■ Text shown ■
******

30/5/2008 - Franz Werfel knew that he had been taken in by forgeries
Excerpts from the book:A Myth of Terror
Armenian Extremism:Its Causes and Its Historical Context
An Illustrated Expose by Eric Feigl
Abraham
Sou Sever is a Sephardic Jew, born in Izmir, Turkey, before World War
I. He later emigrated to the United States and now lives in California.
Abraham
Sou Sever has filed a written Deposition and Testimonial in which he
tells the truth about the Armenians' "genocide" claims and their
propaganda methods from his own personal life experiences and
knowledge. Particularly significant is his testimony on Franz Werfel.
Mr. Sever's notarized deposition has been transmitted to research
institutions in the United States as part of a written and oral history
collection on the Armenian claims for a genocide.
Here is what Mr. Sever has to say about Franz Werfel and the events which took place on Musa Dagh:
"Moussa
Dagh (Mount Moussa), if the truth be known, is the best evidence of the
Armenian duplicity and rebellion. Fifty thousand Armenians, all armed,
ascended the summit of that mountain after provisioning it to stand
siege. Daily sallies from that summit of armed bands attacked the rear
of the Ottoman armies, and disappeared into the mountain. When the
Ottomans finally discovered the fortification the Armenians had
prepared, they could not assault and invade it. It stood siege for 40
days, which is a good indication of the preparations the Armenians had
made surreptitiously under the very nose of the Ottoman Government. Nor
was it ever explained that the rebellion of the Armenians had been
fostered, organized, financed, and supplied with arms and munitions by
the Russians.

******

■ Rows ■

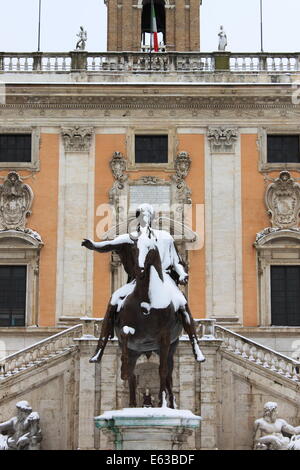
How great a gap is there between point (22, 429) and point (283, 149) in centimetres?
1271

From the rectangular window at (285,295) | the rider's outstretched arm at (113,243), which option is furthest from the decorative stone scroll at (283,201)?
the rider's outstretched arm at (113,243)

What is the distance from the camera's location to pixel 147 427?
1458 cm

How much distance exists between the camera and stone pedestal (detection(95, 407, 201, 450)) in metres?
14.6

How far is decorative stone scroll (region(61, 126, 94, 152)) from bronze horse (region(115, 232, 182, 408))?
18.5 meters

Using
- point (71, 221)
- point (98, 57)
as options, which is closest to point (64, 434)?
point (71, 221)

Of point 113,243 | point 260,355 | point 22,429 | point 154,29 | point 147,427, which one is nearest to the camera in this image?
point 147,427

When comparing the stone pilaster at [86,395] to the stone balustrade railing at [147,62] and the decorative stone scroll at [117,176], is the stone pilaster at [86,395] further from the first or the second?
the stone balustrade railing at [147,62]

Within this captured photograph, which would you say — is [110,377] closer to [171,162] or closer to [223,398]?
[223,398]

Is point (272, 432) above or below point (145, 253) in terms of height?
below

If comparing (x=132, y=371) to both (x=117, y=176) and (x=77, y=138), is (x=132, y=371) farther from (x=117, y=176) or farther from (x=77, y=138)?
(x=77, y=138)

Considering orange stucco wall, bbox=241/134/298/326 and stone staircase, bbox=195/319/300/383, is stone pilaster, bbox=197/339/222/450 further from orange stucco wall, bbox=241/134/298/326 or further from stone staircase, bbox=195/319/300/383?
orange stucco wall, bbox=241/134/298/326

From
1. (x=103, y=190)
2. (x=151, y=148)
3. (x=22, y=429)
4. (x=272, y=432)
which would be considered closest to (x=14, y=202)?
(x=103, y=190)

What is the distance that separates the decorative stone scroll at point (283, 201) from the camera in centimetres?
3294
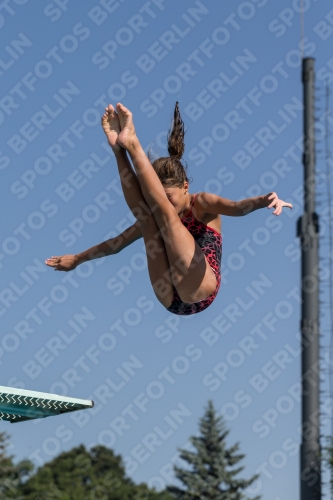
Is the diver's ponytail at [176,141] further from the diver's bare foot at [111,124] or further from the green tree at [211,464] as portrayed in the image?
the green tree at [211,464]

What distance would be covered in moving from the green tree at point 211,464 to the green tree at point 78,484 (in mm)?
13195

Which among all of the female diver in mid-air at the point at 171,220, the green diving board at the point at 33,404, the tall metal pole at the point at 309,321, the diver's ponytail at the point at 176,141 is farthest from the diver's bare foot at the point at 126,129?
the tall metal pole at the point at 309,321

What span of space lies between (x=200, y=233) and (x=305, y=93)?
64.4 feet

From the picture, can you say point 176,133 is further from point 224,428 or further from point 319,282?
point 224,428

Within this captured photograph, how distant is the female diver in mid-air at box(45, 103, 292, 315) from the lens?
20.8 feet

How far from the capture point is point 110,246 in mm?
7355

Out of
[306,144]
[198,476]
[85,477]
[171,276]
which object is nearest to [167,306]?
[171,276]

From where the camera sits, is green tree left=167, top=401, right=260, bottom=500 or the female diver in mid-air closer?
the female diver in mid-air

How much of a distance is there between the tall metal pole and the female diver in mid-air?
1552 cm

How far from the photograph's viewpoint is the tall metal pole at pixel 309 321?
22.2 meters

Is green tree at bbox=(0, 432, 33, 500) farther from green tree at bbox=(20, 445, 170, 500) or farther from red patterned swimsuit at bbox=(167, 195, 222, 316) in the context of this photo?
red patterned swimsuit at bbox=(167, 195, 222, 316)

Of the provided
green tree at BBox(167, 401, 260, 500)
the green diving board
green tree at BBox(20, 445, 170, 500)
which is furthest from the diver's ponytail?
green tree at BBox(20, 445, 170, 500)

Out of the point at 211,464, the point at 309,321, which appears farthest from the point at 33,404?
the point at 211,464

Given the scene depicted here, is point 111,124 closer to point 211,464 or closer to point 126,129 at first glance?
point 126,129
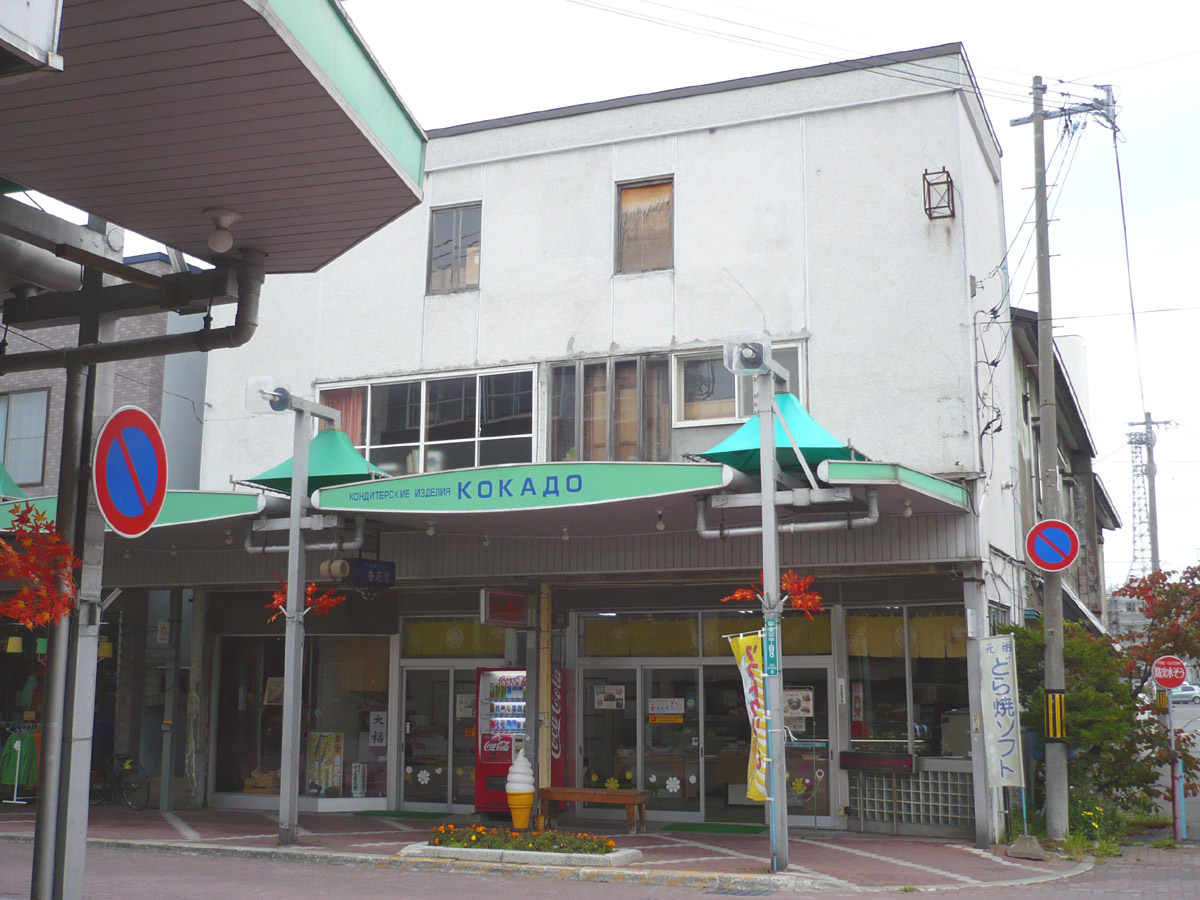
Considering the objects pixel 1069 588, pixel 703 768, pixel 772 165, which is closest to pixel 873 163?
pixel 772 165

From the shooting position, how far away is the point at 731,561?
16.2 metres

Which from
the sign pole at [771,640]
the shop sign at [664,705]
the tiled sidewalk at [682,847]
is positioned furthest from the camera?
the shop sign at [664,705]

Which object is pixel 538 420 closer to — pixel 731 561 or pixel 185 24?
pixel 731 561

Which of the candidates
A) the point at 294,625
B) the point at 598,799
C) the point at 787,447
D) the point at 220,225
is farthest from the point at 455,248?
the point at 220,225

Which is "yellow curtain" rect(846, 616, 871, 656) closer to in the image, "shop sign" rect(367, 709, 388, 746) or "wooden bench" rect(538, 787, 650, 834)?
"wooden bench" rect(538, 787, 650, 834)

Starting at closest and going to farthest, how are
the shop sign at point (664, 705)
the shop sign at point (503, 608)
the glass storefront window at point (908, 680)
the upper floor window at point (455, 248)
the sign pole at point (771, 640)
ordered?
1. the sign pole at point (771, 640)
2. the glass storefront window at point (908, 680)
3. the shop sign at point (503, 608)
4. the shop sign at point (664, 705)
5. the upper floor window at point (455, 248)

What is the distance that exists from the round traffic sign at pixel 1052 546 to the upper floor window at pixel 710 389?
3970 mm

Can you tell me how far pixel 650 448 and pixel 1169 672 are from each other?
7691 mm

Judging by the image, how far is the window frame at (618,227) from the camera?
1773 centimetres

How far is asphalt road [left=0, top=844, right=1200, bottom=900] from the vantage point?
11.4 m

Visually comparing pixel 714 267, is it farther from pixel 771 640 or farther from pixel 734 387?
pixel 771 640

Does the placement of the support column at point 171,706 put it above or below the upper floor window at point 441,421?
below

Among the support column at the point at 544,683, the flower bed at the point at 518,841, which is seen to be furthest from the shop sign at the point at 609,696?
the flower bed at the point at 518,841

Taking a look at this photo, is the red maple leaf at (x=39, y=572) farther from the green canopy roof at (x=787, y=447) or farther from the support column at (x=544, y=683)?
the support column at (x=544, y=683)
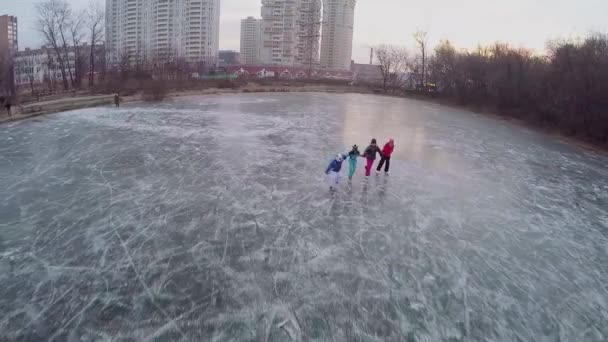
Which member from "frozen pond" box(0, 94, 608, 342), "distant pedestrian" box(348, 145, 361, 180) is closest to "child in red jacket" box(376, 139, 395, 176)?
"frozen pond" box(0, 94, 608, 342)

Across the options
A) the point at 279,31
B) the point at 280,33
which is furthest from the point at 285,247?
the point at 279,31

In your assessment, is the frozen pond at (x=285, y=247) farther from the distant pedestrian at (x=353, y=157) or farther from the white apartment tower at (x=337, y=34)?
the white apartment tower at (x=337, y=34)

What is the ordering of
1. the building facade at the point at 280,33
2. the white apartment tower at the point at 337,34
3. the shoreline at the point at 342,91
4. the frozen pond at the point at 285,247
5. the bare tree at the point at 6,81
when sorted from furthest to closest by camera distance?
the white apartment tower at the point at 337,34, the building facade at the point at 280,33, the bare tree at the point at 6,81, the shoreline at the point at 342,91, the frozen pond at the point at 285,247

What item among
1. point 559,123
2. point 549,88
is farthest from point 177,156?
point 549,88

******

■ Exercise goal ■
Set down word for word the part of the Franz Werfel excerpt from "30/5/2008 - Franz" to "on Franz Werfel.".

■ Response below ■
30/5/2008 - Franz Werfel knew that he had been taken in by forgeries
Excerpts from the book:A Myth of Terror
Armenian Extremism:Its Causes and Its Historical Context
An Illustrated Expose by Eric Feigl
Abraham
Sou Sever is a Sephardic Jew, born in Izmir, Turkey, before World War
I. He later emigrated to the United States and now lives in California.
Abraham
Sou Sever has filed a written Deposition and Testimonial in which he
tells the truth about the Armenians' "genocide" claims and their
propaganda methods from his own personal life experiences and
knowledge. Particularly significant is his testimony on Franz Werfel.